Legal age for smoking to be gradually raised from 18 to 21

7 November 2017:

The minimum age will go up to 19 on Jan 1, 2019, 20 on Jan 1, 2020 and 21 and Jan 1, 2021.

SINGAPORE: The Minimum Legal Age (MLA) for the purchase, use, possession, sale and supply of tobacco products will be increased from 18 to 21, said Parliamentary Secretary for Health Amrin Amin on Tuesday (Nov 7).

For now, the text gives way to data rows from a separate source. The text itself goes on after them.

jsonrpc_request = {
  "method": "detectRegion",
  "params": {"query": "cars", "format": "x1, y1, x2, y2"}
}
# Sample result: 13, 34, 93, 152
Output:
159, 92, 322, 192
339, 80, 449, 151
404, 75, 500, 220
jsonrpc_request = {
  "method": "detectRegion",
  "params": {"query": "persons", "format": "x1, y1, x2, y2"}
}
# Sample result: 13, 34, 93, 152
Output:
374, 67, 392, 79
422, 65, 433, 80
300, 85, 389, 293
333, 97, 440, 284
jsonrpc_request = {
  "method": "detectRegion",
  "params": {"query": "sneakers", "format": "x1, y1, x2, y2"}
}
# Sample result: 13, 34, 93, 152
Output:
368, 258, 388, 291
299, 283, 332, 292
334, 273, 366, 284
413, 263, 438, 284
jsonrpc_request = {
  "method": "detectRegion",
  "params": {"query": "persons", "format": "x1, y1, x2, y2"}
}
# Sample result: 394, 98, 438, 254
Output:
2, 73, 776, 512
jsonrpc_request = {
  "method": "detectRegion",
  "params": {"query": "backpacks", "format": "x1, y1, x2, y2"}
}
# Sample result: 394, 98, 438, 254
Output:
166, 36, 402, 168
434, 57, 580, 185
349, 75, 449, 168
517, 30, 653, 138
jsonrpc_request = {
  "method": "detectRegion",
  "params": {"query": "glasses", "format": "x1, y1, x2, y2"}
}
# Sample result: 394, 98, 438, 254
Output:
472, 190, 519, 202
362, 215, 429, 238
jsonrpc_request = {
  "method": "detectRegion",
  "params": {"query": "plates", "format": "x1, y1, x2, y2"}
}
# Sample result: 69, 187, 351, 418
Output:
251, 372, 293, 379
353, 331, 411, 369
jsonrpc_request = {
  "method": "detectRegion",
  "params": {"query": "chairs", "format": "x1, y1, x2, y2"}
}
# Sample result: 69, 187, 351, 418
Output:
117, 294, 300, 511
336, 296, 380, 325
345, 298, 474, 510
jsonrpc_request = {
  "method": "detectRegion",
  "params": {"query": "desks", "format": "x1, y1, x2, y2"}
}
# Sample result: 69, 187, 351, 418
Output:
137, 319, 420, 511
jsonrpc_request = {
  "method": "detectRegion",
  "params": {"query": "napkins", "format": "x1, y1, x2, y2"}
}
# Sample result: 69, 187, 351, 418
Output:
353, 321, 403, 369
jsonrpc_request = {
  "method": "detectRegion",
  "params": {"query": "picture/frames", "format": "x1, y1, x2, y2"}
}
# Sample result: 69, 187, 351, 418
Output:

With the amendment to the Tobacco (Control of Advertisements and Sale) Bill, the minimum legal age will be progressively raised over a period of three years to minimise impact on smokers currently between the ages of 18 and 21.

“We plan to raise the MLA to 19 on 1st January 2019, 20 on 1st January 2020 and finally to 21 on 1st January 2021,” said Mr Amrin. “Quitting is a journey and it will take time for smokers to successfully quit. The phased implementation recognises this.”

Earlier he noted that 23 per cent, or about one in 4, Singaporean men still smoke – a figure higher than in Australia (14.5 per cent) and the US (15.6 per cent). Every day, six Singaporeans die prematurely from smoking-related diseases, said Mr Amrin.

He explained that the minimum legal age was being raised for two main reasons – adolescent brains being especially vulnerable to nicotine addiction, and Singaporean data showing that more needs to be done to discourage smoking among the young.

“The younger someone tries smoking, the higher the probability of him becoming a regular smoker,” said Mr Amrin. “Smokers who start earlier also find it harder to quit smoking later in life.”

He added that in Singapore, close to 95 per cent of smokers had their first puff before they turned 21.

“Forty five per cent of smokers became regular smokers between their 18th and 21st birthdays … Among youths below 18, two-thirds of smokers get their tobacco from friends and schoolmates,” Mr Amrin pointed out.

“Raising the MLA to 21 will mean that retailers cannot sell tobacco to youths between their 18th and 21st birthdays, thereby denying such youths and those in their social circles easy access to tobacco.

“We know that social and peer pressure strongly influence youths to start smoking. By raising the MLA, we are further denormalising smoking, particularly for those below 21,” he said.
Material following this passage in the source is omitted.